## PROVIDED MATERIAL
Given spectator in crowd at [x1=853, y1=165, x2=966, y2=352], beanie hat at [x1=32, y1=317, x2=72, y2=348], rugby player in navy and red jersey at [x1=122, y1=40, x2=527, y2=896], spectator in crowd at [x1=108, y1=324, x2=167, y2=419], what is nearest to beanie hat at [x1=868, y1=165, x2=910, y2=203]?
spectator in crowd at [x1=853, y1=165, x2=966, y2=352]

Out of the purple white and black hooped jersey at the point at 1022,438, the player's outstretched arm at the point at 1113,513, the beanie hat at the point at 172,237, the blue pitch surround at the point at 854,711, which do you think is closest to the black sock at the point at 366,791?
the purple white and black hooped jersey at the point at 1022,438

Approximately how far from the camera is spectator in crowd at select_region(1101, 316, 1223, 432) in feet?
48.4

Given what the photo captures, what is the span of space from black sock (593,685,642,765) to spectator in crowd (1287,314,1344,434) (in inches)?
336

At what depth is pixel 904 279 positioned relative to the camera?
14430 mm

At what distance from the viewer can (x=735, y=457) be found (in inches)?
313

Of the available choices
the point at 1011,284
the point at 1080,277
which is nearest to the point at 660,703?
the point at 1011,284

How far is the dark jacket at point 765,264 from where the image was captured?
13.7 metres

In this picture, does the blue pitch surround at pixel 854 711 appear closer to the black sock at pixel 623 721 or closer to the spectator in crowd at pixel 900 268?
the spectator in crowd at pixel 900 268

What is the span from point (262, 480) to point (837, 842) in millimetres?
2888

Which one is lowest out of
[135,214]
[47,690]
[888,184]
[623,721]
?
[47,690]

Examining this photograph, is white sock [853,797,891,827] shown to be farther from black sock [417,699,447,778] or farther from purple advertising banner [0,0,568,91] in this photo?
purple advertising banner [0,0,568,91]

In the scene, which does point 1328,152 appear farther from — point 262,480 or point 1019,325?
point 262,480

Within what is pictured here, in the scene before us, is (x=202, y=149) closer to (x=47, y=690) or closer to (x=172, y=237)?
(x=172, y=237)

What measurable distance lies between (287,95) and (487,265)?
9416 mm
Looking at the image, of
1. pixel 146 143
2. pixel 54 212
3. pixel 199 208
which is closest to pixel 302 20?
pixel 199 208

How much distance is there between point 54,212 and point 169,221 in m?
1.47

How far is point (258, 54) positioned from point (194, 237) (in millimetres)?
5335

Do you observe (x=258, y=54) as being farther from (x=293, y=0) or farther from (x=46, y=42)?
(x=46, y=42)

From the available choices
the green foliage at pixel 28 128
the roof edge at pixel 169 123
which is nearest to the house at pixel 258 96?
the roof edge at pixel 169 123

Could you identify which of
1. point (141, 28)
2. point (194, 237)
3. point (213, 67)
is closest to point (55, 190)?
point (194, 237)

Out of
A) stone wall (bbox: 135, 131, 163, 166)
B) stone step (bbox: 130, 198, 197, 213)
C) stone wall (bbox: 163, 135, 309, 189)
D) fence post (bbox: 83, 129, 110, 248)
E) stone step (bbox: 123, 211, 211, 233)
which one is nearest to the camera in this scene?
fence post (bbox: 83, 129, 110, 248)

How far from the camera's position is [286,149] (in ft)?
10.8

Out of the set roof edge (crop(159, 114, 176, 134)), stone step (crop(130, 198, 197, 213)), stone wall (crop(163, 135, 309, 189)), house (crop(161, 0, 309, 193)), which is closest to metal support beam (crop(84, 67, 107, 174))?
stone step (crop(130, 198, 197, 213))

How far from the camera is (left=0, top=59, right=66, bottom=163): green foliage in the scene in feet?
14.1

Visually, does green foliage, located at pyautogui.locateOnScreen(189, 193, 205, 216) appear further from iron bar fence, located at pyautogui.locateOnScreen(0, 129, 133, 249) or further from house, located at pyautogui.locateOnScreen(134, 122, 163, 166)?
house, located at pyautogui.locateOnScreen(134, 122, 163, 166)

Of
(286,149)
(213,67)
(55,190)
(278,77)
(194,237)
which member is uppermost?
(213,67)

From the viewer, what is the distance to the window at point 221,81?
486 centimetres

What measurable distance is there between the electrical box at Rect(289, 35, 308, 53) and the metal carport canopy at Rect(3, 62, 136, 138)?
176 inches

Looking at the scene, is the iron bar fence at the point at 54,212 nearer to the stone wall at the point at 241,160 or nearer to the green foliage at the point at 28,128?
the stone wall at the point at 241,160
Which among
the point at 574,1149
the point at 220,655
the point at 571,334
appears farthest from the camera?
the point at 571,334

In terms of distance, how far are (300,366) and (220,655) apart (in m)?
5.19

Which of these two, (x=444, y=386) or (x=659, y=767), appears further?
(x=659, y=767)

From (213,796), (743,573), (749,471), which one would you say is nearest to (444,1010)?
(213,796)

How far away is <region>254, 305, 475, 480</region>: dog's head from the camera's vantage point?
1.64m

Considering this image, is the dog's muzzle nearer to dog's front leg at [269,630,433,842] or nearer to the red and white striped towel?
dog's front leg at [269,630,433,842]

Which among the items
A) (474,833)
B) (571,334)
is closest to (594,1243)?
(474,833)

## PROBLEM STATEMENT
Transcribe everything from the line containing "Of the available choices" down to the line containing "13.7 metres", both included, reproducing each line of the listing precisely.

## PROBLEM SOLUTION
Of the available choices
the point at 1011,284
the point at 1080,277
which is nearest to the point at 660,703?
the point at 1011,284

How far is the dark jacket at point 765,264 from where the image was captured?
13.7 metres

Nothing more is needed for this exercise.